One of the signature sharing dishes at TUR is their pides, long thin loaves of Turkish flat bread filled with ingredients like mushrooms, shrimp or cheese. We tried the braised lamb pide, which combined roast lamb with cremini mushrooms, heirloom tomatoes, goat cheese and curry oil. An amazing combination of flavors.
The menu at TUR reflects both seasons and locales. We tried two appetizers, both based on region and freshness. The first was anginares, grilled artichoke with tzatziki (Greek yogurt with cucumber, olive oil, and lemon) dusted with chili powder. Great balance of textures, cool and tart. The second was even better: sauteed squid with
medjool dates, chorizo, grapefruit, cilantro and finally a very Middle Eastern sumac spice.
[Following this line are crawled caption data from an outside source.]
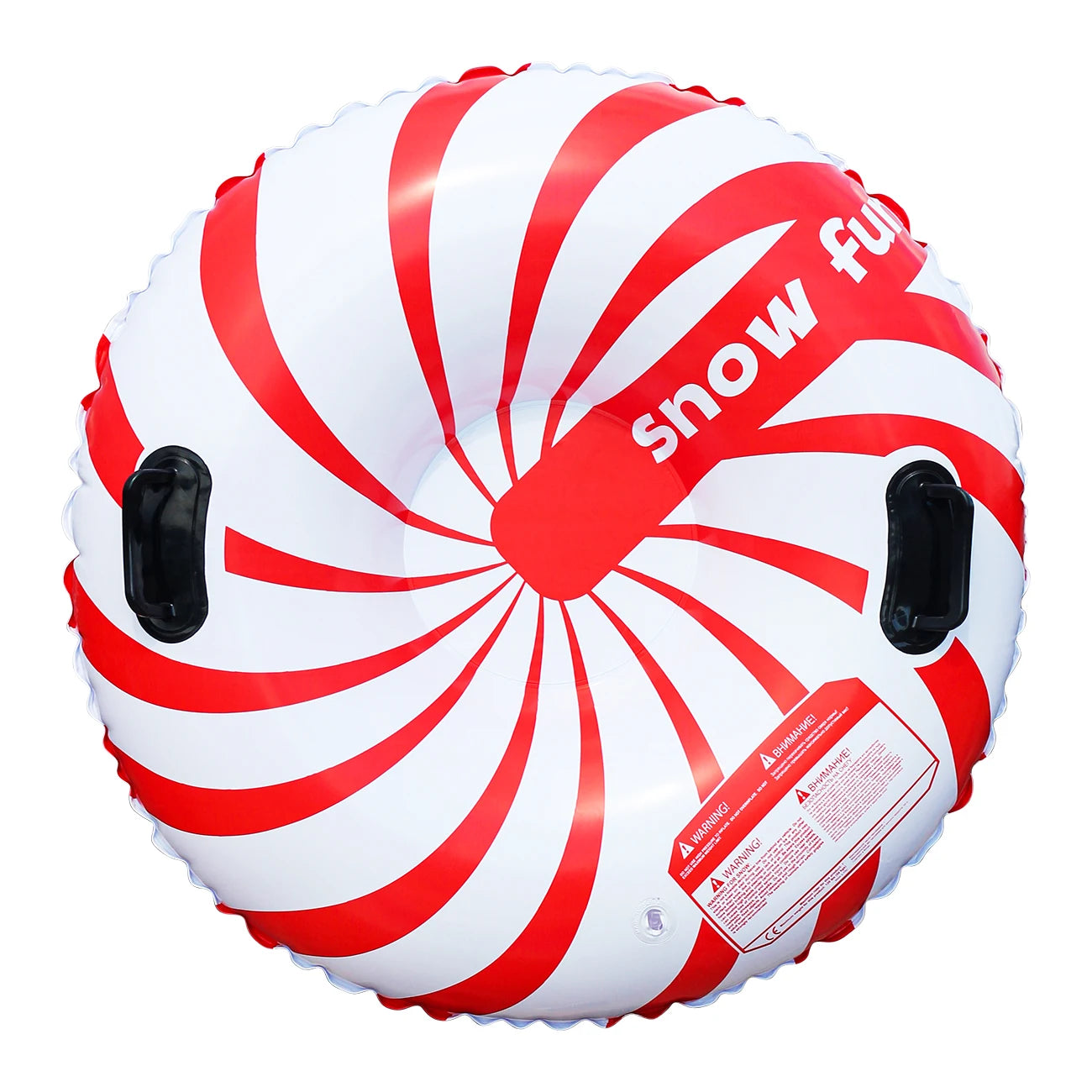 Luge gonflable repliée pour le rangement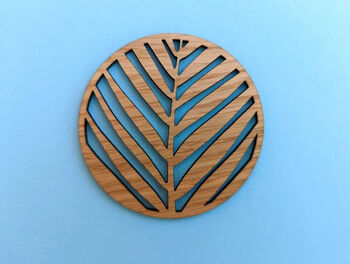 Palm Leaf Oak Wood Coaster Plant Lover Plant Herb Leaf, 3 of 9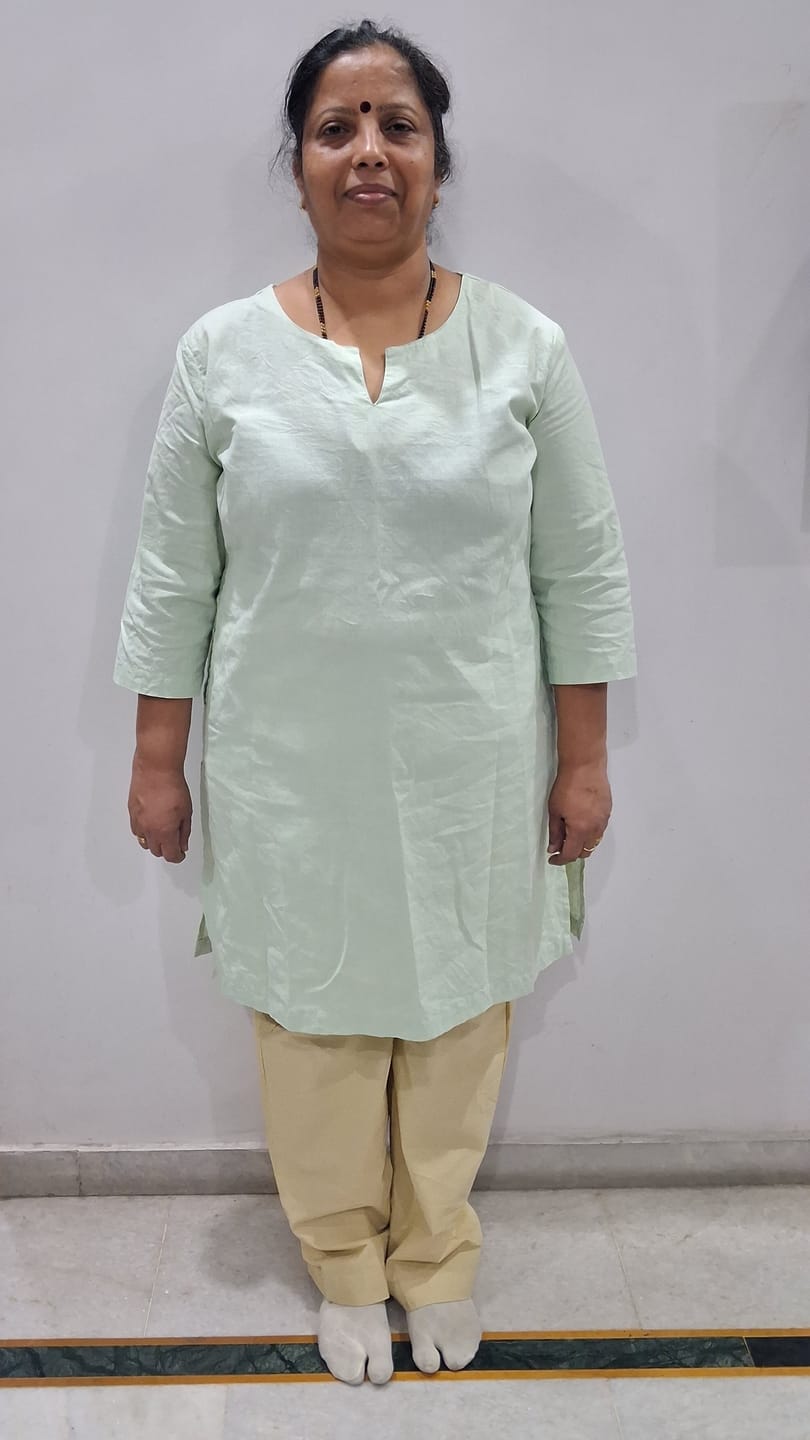 Customer photo review of Women Mint Green Airy Linen Mid Thigh Length Kurta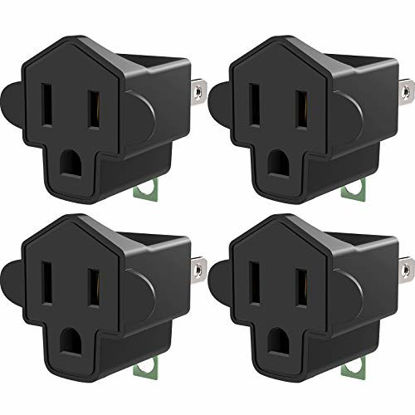 Picture of 3-2 Prong Adapters Grounding Adapter JACKYLED 3-Prong to 2-Prong Adapter ETL Listed Fireproof Material 200 Resistant Heavy Duty Wall Plugs for Household Appliances Industrial, Black, 4 Pack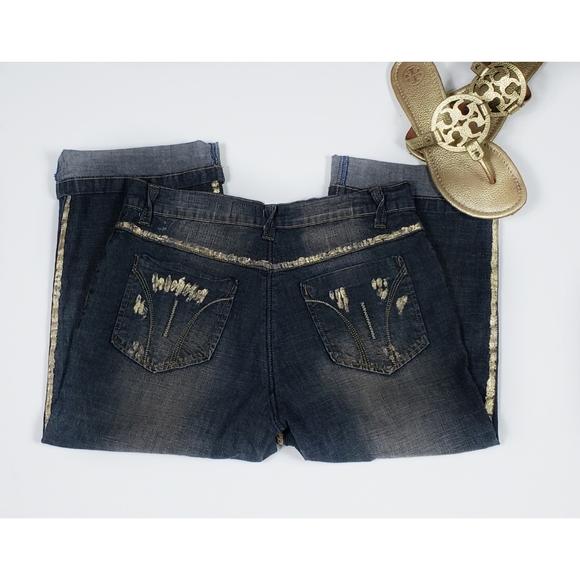 V Cristina Gold Painted Denim Cropped Pants P8 - Picture 2 of 8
A kaleidoscope of complex tastes creating a new savory experience.
Christian keeps it up with his entrees, which include two succulent lamb dishes. The showstopper is the braised goat, with gnocchi, sundried tomatoes, artichoke, and basil mingling with the soft, stewed meat. A dish you won’t find anywhere else, worth the price of admission alone. The grilled sea bream on its bed of garbanzo puree, with lemon, leeks and fennel topped by red piquillo sauce, is another lovely dish. Utterly fresh and moist, with a delicate crispiness to the skin. And kudos for his entrée ode to vegans: Organic mushrooms, on the same garbanzo bed, with preserved lemon, Aleppo (Syrian) chili and a slide slash of black garlic paste.
The establishment itself feels open and light, with soaring ceilings and raw surfaces in muted tones of grey to accompany the hanging light fixtures. One wall is a glass wine rack (with some nice Greek vintages) that creates another intimate dining space. On another wall is an ultimate shadow box filled with vases, jars of citrus fruit,and dried plant arrangements. Two large screens silently show scenes of the Mediterranean taken by a drone. Calming, really. The kitchen is open to the main dining area, which adds its own sense of warmth and engagement. And, as the weather starts to cool, you can sit outside under the arches in a loggia that lines two sides of the building.
The loggia is also perfect for cocktails. Their signature drinks aim to parallel the Mediterranean cuisine (“Moroccan Nectar,” “Summer in Pompei”), and they are right on trend with a trio of mocktails. We tried the Mediterranean Flower, with non-alcoholic Ghia Apertif, grapefruit, rose water, and sumac. Like TUR, unusual,
compelling and refreshing.
Overall, the food at Tur is both rich and light. That theme carries on with the favorite dessert mille feuille, a raft of flaky dough laced with whipped cream and topped with strawberries that feeds two or three. But it feels almost too French. To stay in the Eastern Med, you can pick Christian’s “kunafa,” a traditional Arabic dessert made with filo pastry soaked in syrup and layered with cheese and pistachios. Theirs is stuffed with a creamy mix of ricotta, buratta and other cheeses, and finished with rose water. Think baklava meets canoli, only better; theirs won MiamiCurated’s best dessert in Miami this past year.